§ **Problema breve a**:
Responda a estas preguntas sobre el texto acerca de los errores como excusa:
(i) ¿Durante cuántos años habría mantenido Rajoy en su puesto al tesorero del partido?
(ii) ¿Qué explica el estudiante que no se prepara el examen a tiempo?
(iii) Más que de la falibilidad humana, ¿de qué nacen los errores como excusa?

§ **Extracto de la fuente**:
++++++++++

Vivimos en una época en la que
parece que reconocer un error implica un mecanismo automático de perdón, cuando
en realidad lo que suele reflejar es, como mínimo, la falta de prudencia
en la responsabilidad que conlleva el ejercicio de unas determinadas
funciones. Evidentemente, errar es de humanos y herrar de herreros, eso
lo sabemos todos. El problema se suscita cuando se utiliza el error como
parte de una estrategia, como una especie de válvula de escape para
en caso de necesidad poder huir a través de su argumento. Es lo que se deduce
cuando el teórico error persiste en el tiempo a pesar de haberlo
reconocido y se hace compañero de un viaje que tiene como destino el
silencio y, curiosamente, algún tipo de reconocimiento, cuando no de jaleo,
proveniente de los correligionarios.
Aceptemos que Rajoy se
equivocase con Bárcenas... Aún así resultaría sorprendente que hubiese
mantenido en su puesto durante 20 años a un tesorero del partido que en
lugar de acumular beneficios en cuentas suizas, y de entregar sobres con la
puntualidad de un reloj (inevitable la analogía), hubiera tenido deudas
que obligasen a los altos cargos a entregarle sobres llenos de dinero para
poder pagarlas. Los errores como excusa no nacen tanto de la
falibilidad humana como de la voluntad, lo mismo que un adolescente que
llega más tarde de la hora exigida por sus padres argumenta que se despistó, o
el estudiante que no se prepara el examen a tiempo y explica que se equivocó en
la planificación del estudio…
Curiosamente nunca suele
ocurrir lo contrario, y que sea un error el que haga volver al hijo una hora
antes del límite fijado o terminar de preparar el examen con una semana de
antelación. Es cierto que serán varios los elementos que influyan en el
resultado final de lo que suceda, pero ninguno de ellos con la suficiente
intensidad como para desplazar la voluntad de las circunstancias generales
que conducen al error y al beneficio buscado.

++++++++++

(Registros sin procesar)

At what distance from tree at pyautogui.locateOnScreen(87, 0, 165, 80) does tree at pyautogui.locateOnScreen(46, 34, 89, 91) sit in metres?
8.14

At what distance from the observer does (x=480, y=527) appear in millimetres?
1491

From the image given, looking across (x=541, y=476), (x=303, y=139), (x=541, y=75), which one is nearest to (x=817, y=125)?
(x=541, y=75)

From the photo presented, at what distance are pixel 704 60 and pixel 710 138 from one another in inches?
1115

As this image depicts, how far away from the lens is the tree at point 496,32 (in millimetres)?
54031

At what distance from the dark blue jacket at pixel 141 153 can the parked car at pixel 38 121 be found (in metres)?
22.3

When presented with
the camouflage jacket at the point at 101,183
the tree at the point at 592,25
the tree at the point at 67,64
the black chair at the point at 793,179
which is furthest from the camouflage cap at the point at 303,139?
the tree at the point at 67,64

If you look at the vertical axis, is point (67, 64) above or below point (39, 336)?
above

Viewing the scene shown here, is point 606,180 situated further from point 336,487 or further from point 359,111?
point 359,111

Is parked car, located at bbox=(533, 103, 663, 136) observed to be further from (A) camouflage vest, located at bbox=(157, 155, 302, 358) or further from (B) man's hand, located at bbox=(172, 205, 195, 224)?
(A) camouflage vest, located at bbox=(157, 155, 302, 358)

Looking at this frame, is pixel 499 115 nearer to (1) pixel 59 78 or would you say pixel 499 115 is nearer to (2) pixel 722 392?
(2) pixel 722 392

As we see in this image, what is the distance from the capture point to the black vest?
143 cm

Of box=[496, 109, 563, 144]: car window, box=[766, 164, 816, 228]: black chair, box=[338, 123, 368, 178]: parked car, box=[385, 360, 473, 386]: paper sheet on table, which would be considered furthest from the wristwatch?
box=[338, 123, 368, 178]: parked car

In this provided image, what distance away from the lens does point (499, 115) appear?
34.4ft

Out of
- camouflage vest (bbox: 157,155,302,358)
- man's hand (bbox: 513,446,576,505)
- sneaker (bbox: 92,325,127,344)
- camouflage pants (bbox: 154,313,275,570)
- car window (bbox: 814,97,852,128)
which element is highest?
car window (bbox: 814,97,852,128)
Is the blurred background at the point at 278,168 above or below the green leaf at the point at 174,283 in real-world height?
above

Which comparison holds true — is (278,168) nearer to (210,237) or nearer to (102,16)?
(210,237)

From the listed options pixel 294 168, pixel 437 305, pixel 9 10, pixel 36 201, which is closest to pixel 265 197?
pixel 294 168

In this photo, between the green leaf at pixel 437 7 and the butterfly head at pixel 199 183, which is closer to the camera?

++++++++++

§ **Problema breve b**: Cuente las líneas de las entradas que contienen la palabra "chair", distinguiendo entre mayúsculas y minúsculas. Indique únicamente el número.

§ **Resultado del ejercicio a**:
(i) Durante 20 años.
(ii) Que se equivocó en la planificación del estudio.
(iii) De la voluntad.

§ **Resultado del ejercicio b**: 2